It’s important to go a step beyond just reading about the skills that will help you out, of course. Invest time and money into practicing your skills. There’s nothing wrong with paying for a class or another resource (and you probably will get a tax deduction out of the purchase). It’s also important to practice those skills, even if it’s just on projects you assign yourself.

But a skill that makes that much sense to pick up can rapidly become something that most of your clients expect you to have — if it’s obvious, many freelancers will learn it. That means that not only is it important to pick up skills that obviously support the sort of work you’re doing, but it’s also important to go outside the box.

Less Evident Skills

If you’ve got average skills, you’ll get an average rate for your work. If you can offer something outside of the ordinary, you can increase your income, as well as attract more clients. A copy writer who is average probably has some SEO skills. That copy writer can make a respectable income, but will rarely knock the socks off of a client. In contrast, a copy writer who knows a wider variety of strategies for bringing traffic to a website can wow her clients. She can also upsell those same clients: maybe one of our hypothetical copy writer’s suggestions is to add a blog to the client’s website. She can add writing content for that blog to her invoice and, if she can actually install that blog and set it up, she can increase her invoice even more.

Deciding which skills to learn in this category is more difficult: you have to examine what other help a client is looking for when he brings you a project. Asking questions about what the client’s goal is after you finish your part of the project can provide some enlightenment, although there are other shortcuts. On job board sites, for instance, you can often tell if a client has posted multiple jobs. If that’s the case, you can see the progression of skills a client is looking for, giving you a path that may help you decide what skills to learn.

Collected data>
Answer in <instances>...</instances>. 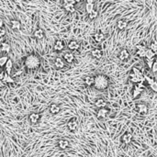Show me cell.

What to do>
1 > Reproduce the stretch of the freelance-skills text from "It’s important to" through "you assign yourself.".
2 > Translate this sentence from the freelance-skills text into Spanish: "If you’ve got average skills, you’ll get an average rate for your work."
The data come from a separate source unrelated to the text.

Outputs in order>
1 >
It’s important to go a step beyond just reading about the skills that will help you out, of course. Invest time and money into practicing your skills. There’s nothing wrong with paying for a class or another resource (and you probably will get a tax deduction out of the purchase). It’s also important to practice those skills, even if it’s just on projects you assign yourself.

2 > Si tienes habilidades promedio, obtendrás una tarifa promedio por tu trabajo.